Recorded data:

<<<<

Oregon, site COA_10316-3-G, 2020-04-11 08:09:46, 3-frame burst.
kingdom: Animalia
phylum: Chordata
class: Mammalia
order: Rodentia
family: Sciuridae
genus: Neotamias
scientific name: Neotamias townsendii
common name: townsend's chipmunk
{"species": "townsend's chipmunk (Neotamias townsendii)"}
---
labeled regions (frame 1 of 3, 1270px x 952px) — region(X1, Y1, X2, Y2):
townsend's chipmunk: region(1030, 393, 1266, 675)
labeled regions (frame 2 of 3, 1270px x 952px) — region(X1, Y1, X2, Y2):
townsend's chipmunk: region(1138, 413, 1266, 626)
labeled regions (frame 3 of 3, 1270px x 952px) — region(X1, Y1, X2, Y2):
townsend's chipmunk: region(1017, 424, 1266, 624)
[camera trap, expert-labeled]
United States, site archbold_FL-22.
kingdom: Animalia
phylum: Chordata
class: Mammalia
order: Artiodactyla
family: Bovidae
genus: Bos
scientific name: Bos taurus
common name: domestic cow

>>>>
<<<<

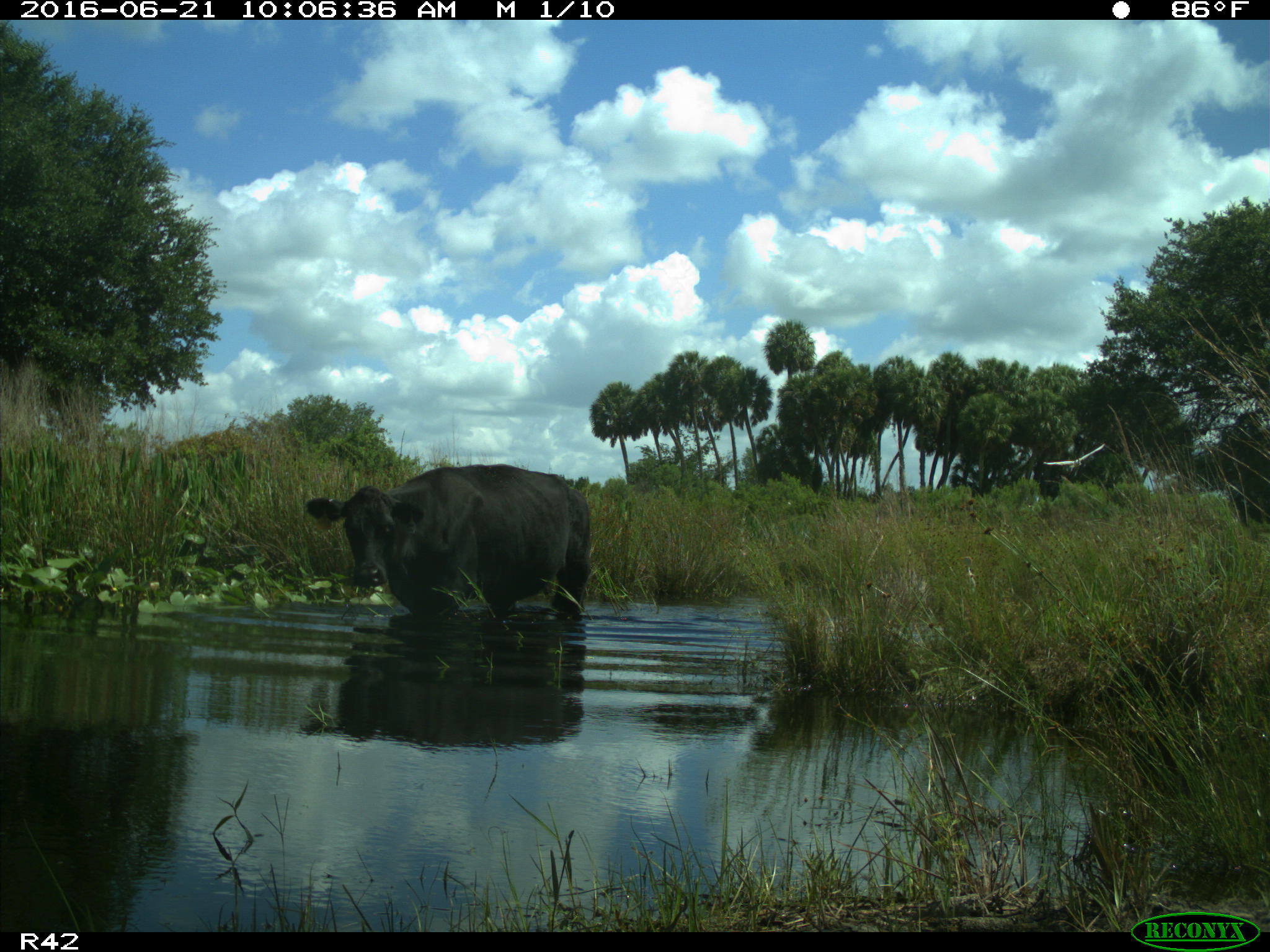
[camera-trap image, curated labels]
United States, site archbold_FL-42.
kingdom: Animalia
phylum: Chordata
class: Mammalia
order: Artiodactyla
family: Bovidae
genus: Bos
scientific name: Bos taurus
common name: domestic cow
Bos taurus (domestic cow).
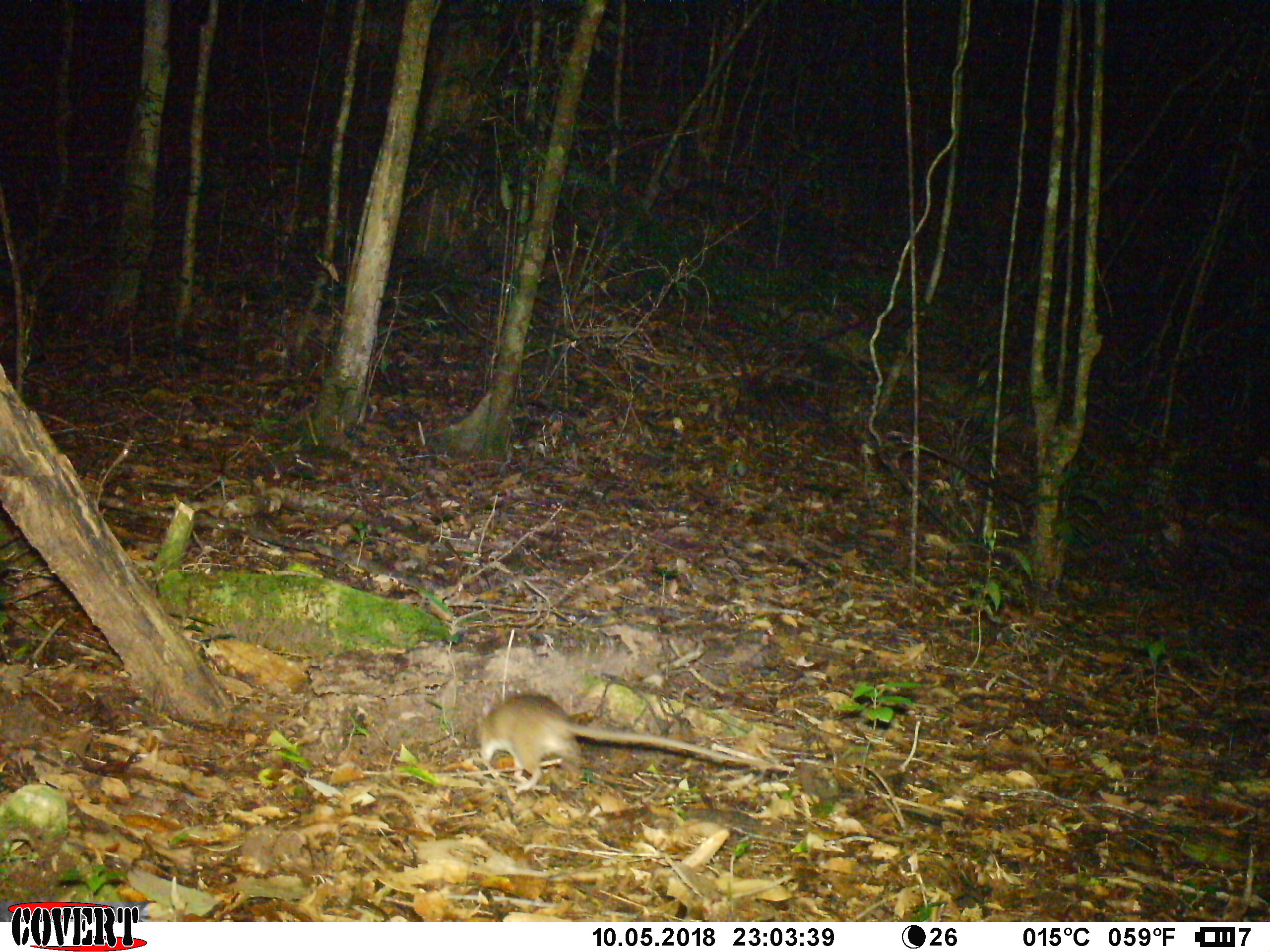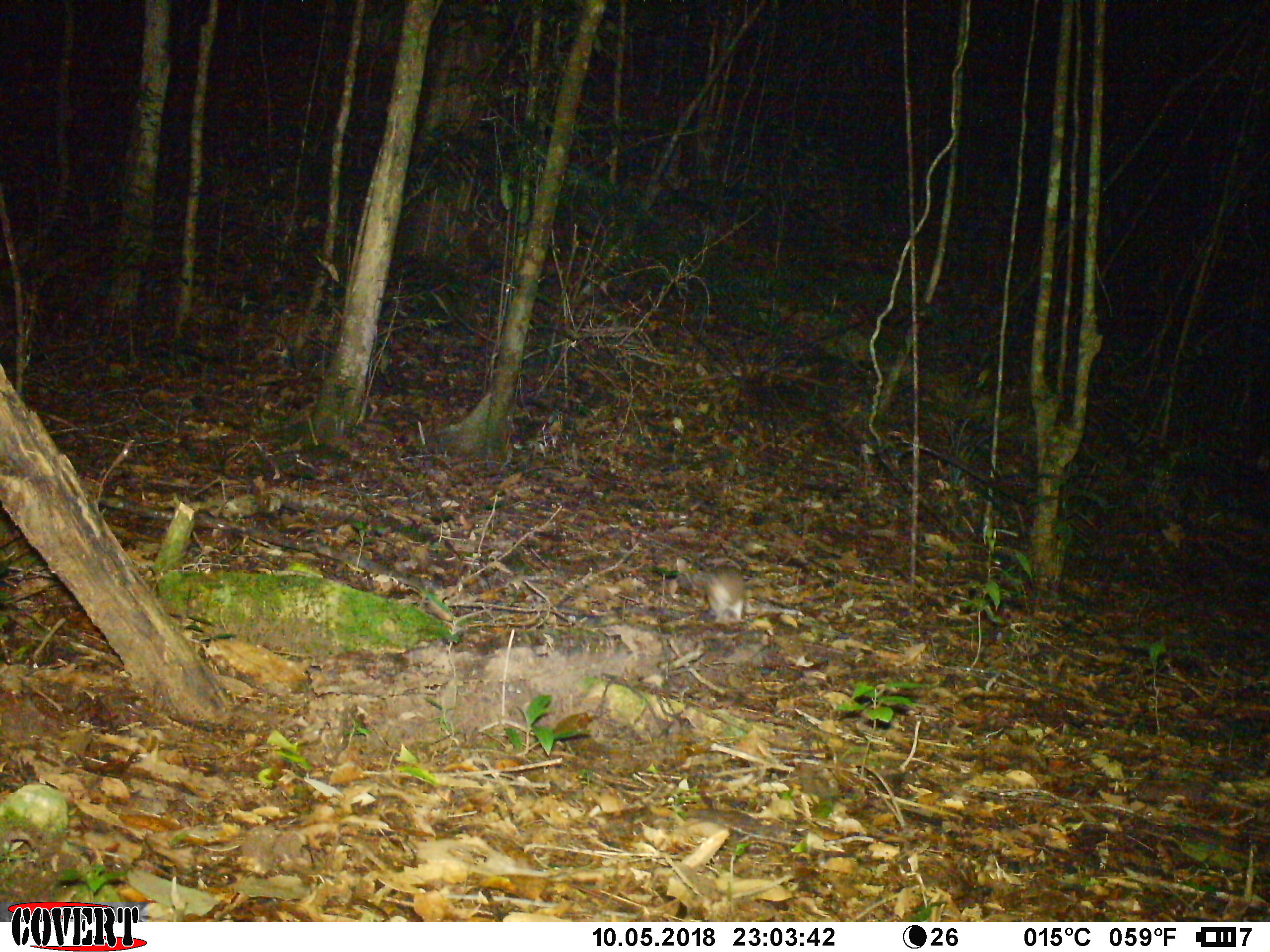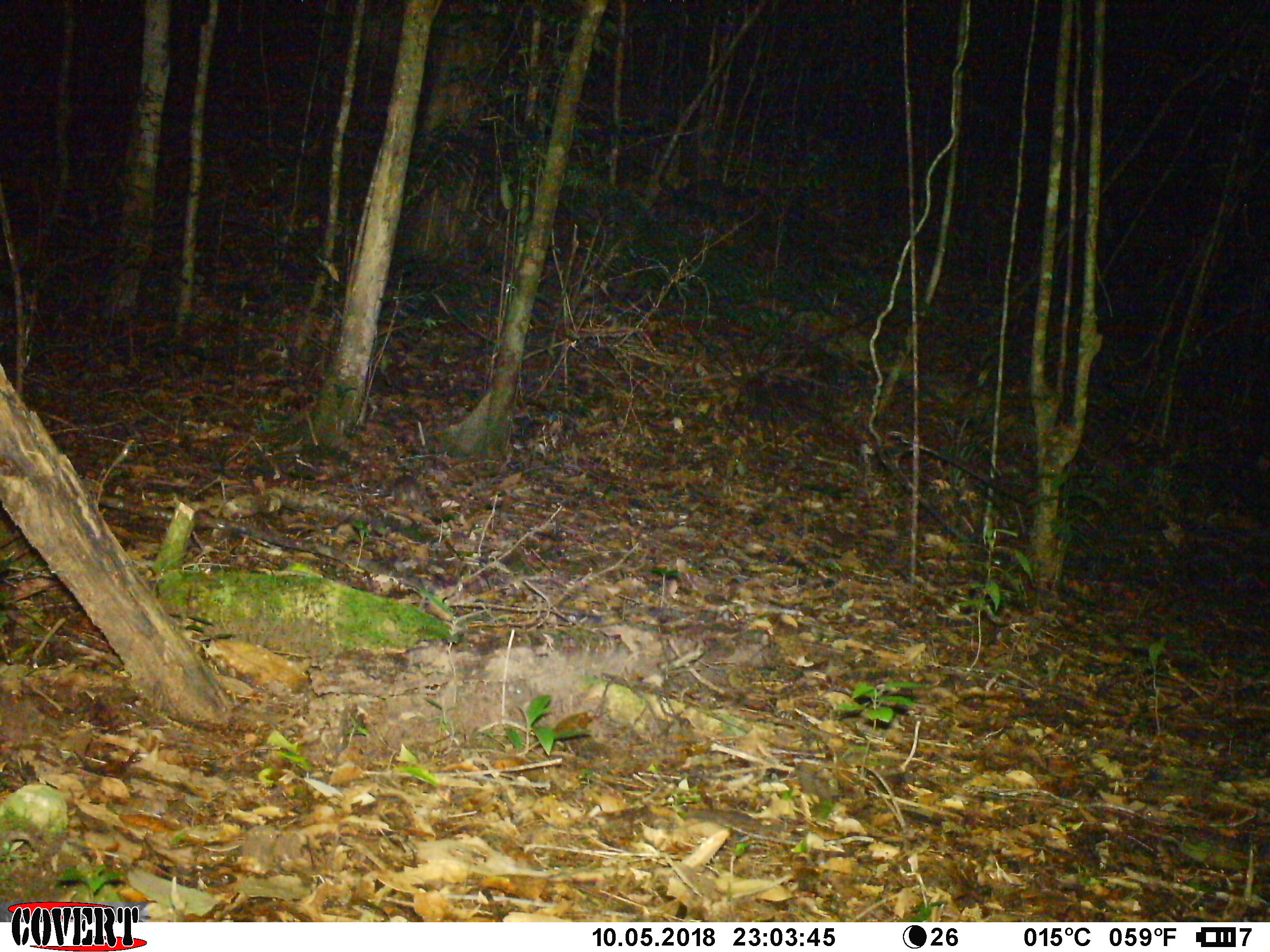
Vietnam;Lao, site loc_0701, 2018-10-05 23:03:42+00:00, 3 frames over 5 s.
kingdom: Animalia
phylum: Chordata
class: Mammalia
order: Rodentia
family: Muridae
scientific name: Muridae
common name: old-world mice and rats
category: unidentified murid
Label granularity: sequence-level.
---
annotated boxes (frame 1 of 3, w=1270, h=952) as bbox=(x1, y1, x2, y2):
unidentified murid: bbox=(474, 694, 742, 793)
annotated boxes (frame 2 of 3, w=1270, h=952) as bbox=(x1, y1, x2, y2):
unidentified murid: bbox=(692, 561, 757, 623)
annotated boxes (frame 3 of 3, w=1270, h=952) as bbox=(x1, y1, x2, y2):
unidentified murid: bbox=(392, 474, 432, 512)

>>>>
<<<<

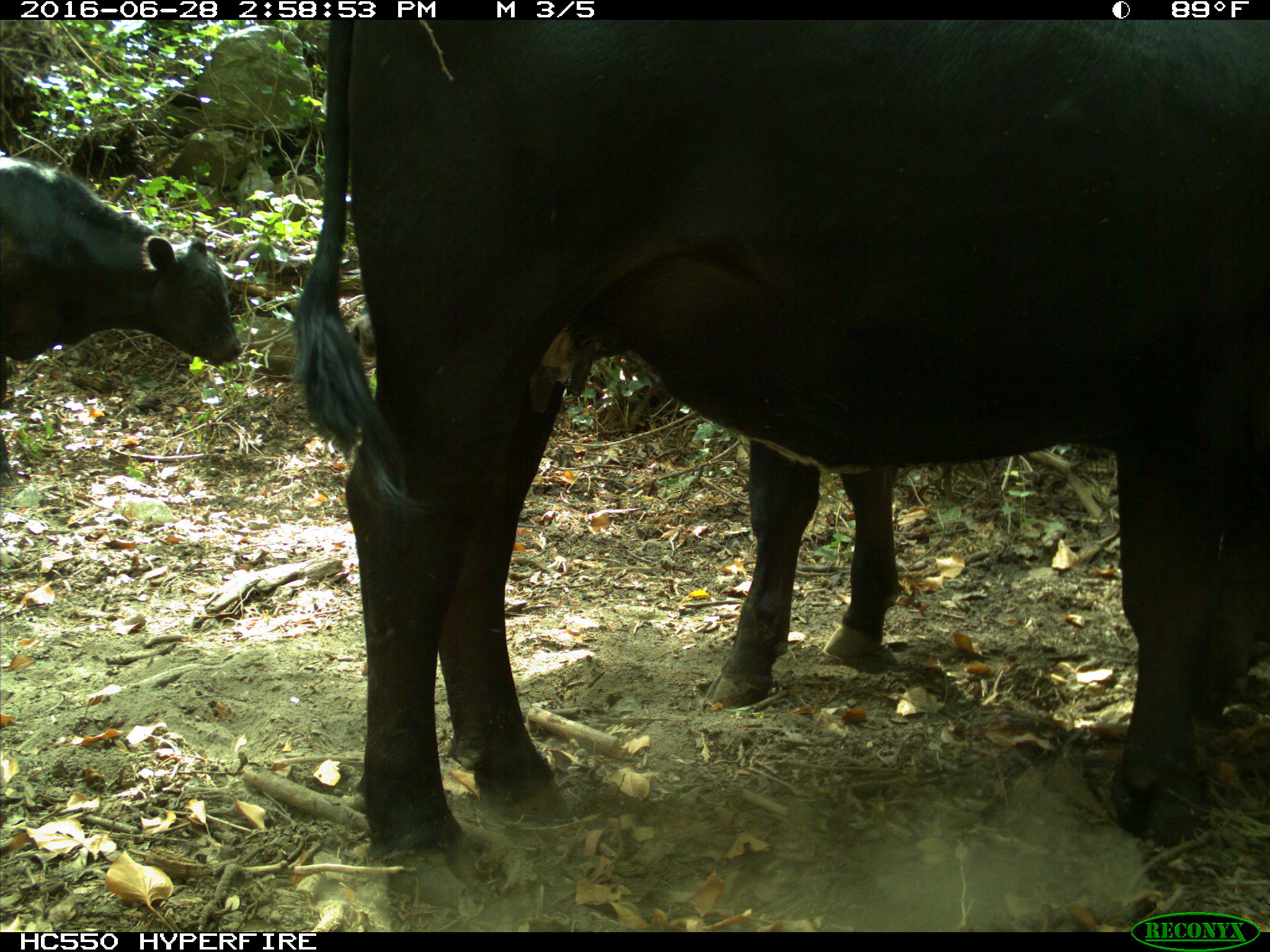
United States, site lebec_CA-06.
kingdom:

>>>>

Exercise directions:
The lines holding the string "United" are what is needed from the material above.

Response to the task:
United States, site archbold_FL-22.
United States, site archbold_FL-42.
United States, site lebec_CA-06.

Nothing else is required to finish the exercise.